◆ REQUIRED TASK: Copy the lines below verbatim, but only from the line containing "Does the flat" through the end of the data.

[BEGIN DATA FOR THE TASK]

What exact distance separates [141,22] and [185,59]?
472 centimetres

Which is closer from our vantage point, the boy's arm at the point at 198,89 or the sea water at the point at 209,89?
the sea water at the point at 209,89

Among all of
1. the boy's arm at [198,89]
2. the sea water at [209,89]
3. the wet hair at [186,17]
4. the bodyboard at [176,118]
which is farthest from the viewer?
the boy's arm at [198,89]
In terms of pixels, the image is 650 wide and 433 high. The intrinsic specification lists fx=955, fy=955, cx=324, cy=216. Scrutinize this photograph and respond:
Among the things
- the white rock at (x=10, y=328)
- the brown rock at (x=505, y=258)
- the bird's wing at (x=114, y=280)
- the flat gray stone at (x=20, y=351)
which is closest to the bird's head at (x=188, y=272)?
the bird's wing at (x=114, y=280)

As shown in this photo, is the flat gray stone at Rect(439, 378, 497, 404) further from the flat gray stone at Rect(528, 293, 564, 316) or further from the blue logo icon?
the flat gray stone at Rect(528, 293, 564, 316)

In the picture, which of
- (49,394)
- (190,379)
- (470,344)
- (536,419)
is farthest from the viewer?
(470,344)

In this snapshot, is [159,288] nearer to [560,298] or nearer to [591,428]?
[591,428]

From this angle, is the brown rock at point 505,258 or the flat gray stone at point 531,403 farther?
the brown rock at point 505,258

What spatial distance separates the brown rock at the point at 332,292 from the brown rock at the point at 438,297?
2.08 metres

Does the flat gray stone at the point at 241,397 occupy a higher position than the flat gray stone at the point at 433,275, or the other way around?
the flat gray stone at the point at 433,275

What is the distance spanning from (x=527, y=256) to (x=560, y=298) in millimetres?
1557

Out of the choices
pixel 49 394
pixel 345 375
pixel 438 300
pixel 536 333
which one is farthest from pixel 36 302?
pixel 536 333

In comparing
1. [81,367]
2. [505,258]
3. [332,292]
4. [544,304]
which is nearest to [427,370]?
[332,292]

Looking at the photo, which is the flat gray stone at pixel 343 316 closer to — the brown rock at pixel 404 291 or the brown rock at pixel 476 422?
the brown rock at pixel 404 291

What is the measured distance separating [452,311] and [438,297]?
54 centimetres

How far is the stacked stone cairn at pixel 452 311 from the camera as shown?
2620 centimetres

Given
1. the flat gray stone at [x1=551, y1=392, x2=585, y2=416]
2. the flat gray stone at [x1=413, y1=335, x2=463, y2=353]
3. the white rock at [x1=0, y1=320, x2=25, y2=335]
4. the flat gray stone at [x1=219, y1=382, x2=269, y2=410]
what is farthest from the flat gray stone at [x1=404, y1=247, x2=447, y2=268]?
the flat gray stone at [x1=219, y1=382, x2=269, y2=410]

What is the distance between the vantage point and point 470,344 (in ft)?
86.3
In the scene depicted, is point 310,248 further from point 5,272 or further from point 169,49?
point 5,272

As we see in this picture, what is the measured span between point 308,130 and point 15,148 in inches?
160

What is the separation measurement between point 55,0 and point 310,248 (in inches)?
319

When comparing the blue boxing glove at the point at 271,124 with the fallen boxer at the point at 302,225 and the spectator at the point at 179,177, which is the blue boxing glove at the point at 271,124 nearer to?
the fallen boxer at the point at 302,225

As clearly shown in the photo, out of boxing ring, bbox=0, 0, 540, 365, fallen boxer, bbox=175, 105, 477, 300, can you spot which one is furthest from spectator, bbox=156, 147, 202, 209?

[END DATA FOR THE TASK]

◆ TASK SOLUTION:
Does the flat gray stone at the point at 241,397 occupy a higher position than the flat gray stone at the point at 433,275, or the other way around?
the flat gray stone at the point at 433,275

What is the distance spanning from (x=527, y=256) to (x=560, y=298) in millimetres?
1557

Out of the choices
pixel 49 394
pixel 345 375
pixel 438 300
pixel 536 333
which one is farthest from pixel 36 302?
pixel 536 333

In comparing
1. [81,367]
2. [505,258]
3. [332,292]
4. [544,304]
which is nearest to [427,370]?
[332,292]

Looking at the photo, which is the flat gray stone at pixel 343 316 closer to — the brown rock at pixel 404 291 or the brown rock at pixel 476 422?
the brown rock at pixel 404 291

What is the measured distance separating [452,311] and [438,297]?
54 centimetres

How far is the stacked stone cairn at pixel 452 311 from the camera as shown?
2620 centimetres

Given
1. the flat gray stone at [x1=551, y1=392, x2=585, y2=416]
2. the flat gray stone at [x1=413, y1=335, x2=463, y2=353]
3. the white rock at [x1=0, y1=320, x2=25, y2=335]
4. the flat gray stone at [x1=219, y1=382, x2=269, y2=410]
what is farthest from the flat gray stone at [x1=404, y1=247, x2=447, y2=268]?
the flat gray stone at [x1=219, y1=382, x2=269, y2=410]

What is the distance between the vantage point and point 470,344 (in ft)?
86.3
In the scene depicted, is point 310,248 further from point 5,272 or further from point 169,49?
point 5,272

As we see in this picture, what is the measured span between point 308,130 and point 15,148 in inches?
160

What is the separation measurement between point 55,0 and point 310,248 (in inches)?
319

When comparing the blue boxing glove at the point at 271,124 with the fallen boxer at the point at 302,225 and the spectator at the point at 179,177, which is the blue boxing glove at the point at 271,124 nearer to?
the fallen boxer at the point at 302,225

As clearly shown in the photo, out of boxing ring, bbox=0, 0, 540, 365, fallen boxer, bbox=175, 105, 477, 300, can you spot which one is furthest from spectator, bbox=156, 147, 202, 209?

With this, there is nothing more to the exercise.